TEXT EXTRACT:
--------------------
Advertise on Bikeforums.net



User Tag List

Results 1 to 6 of 6

Thread: Got a puncture.

  1. #1
    Senior Member highroller's Avatar
    Join Date
    Dec 2008
    Location
    Tour Down Under
    Posts
    70
    Mentioned
    0 Post(s)
    Tagged
    0 Thread(s)

    Got a puncture.

    I'm using tyres with kevlar bead which is supposed to prevent puncture. I have only started using them 2 weeks ago along with new presta tubes and didnt bring spares thinking the kevlar would stop these sort of small punctures. I was thinking of catching the train, but as I was a few hundred metres away from the train station the train arrived and departed. They were doing maintenance at the next stop and were using buses from their until my destination, but buses dont allow bikes on board. Luck the ticket machine was busted or I would have blown my money. So I had to walk 8-9km home.

    The tube had a small hole but I couldn't find any penetration mark on the tyre tread after thoroughly examining it with a magnified glass for over 30 minutes. So I dont know how the puncture happened.

    Is there any inner tube lining that can be used as an additional barrier between the tyre and the tube?

  2. #2
    mosquito rancher adamrice's Avatar
    Join Date
    Oct 2009
    Location
    Austin TX USA
    My Bikes
    Bob Jackson 853 Arrowhead w/ Chorus (road); Swobo Del Norte (street), Catrike Speed (recumbent trike)
    Posts
    343
    Mentioned
    0 Post(s)
    Tagged
    0 Thread(s)
--------------------
[Spatial relation data]
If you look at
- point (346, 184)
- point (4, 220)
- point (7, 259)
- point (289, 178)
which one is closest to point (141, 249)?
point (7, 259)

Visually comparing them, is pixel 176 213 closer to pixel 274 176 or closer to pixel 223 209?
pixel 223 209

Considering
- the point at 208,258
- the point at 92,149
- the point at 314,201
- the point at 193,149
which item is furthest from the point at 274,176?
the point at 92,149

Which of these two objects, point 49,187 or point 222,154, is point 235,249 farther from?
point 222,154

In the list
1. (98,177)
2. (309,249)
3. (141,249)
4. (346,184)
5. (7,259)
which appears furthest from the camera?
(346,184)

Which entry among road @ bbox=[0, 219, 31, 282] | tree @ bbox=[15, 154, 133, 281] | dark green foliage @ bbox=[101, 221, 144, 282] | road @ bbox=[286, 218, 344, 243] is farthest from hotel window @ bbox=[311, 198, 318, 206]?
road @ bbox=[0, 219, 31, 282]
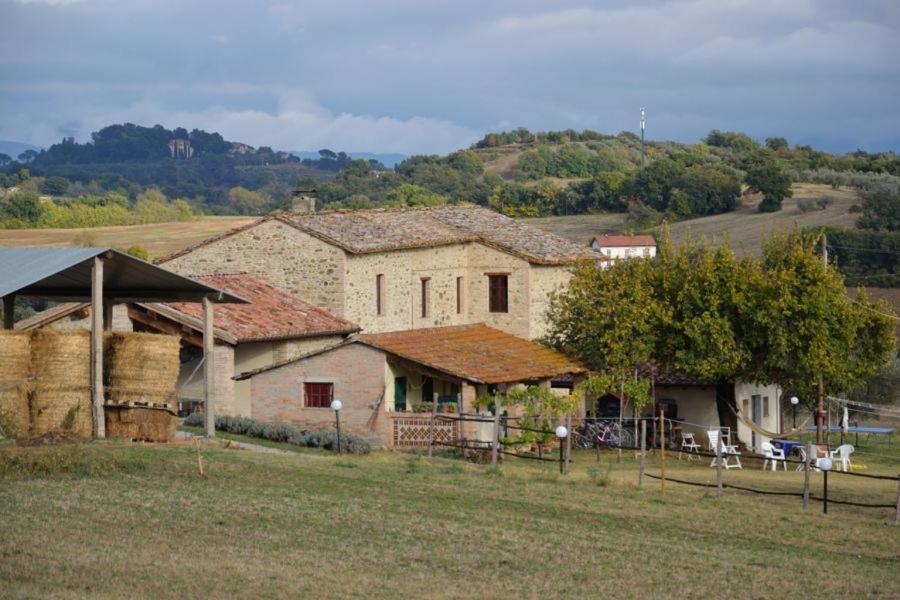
--------------------
REQUIRED WORK:
Could you repeat the bike puncture forum thread from above word for word, in full?

EXERCISE ANSWER:
Advertise on Bikeforums.net



User Tag List

Results 1 to 6 of 6

Thread: Got a puncture.

  1. #1
    Senior Member highroller's Avatar
    Join Date
    Dec 2008
    Location
    Tour Down Under
    Posts
    70
    Mentioned
    0 Post(s)
    Tagged
    0 Thread(s)

    Got a puncture.

    I'm using tyres with kevlar bead which is supposed to prevent puncture. I have only started using them 2 weeks ago along with new presta tubes and didnt bring spares thinking the kevlar would stop these sort of small punctures. I was thinking of catching the train, but as I was a few hundred metres away from the train station the train arrived and departed. They were doing maintenance at the next stop and were using buses from their until my destination, but buses dont allow bikes on board. Luck the ticket machine was busted or I would have blown my money. So I had to walk 8-9km home.

    The tube had a small hole but I couldn't find any penetration mark on the tyre tread after thoroughly examining it with a magnified glass for over 30 minutes. So I dont know how the puncture happened.

    Is there any inner tube lining that can be used as an additional barrier between the tyre and the tube?

  2. #2
    mosquito rancher adamrice's Avatar
    Join Date
    Oct 2009
    Location
    Austin TX USA
    My Bikes
    Bob Jackson 853 Arrowhead w/ Chorus (road); Swobo Del Norte (street), Catrike Speed (recumbent trike)
    Posts
    343
    Mentioned
    0 Post(s)
    Tagged
    0 Thread(s)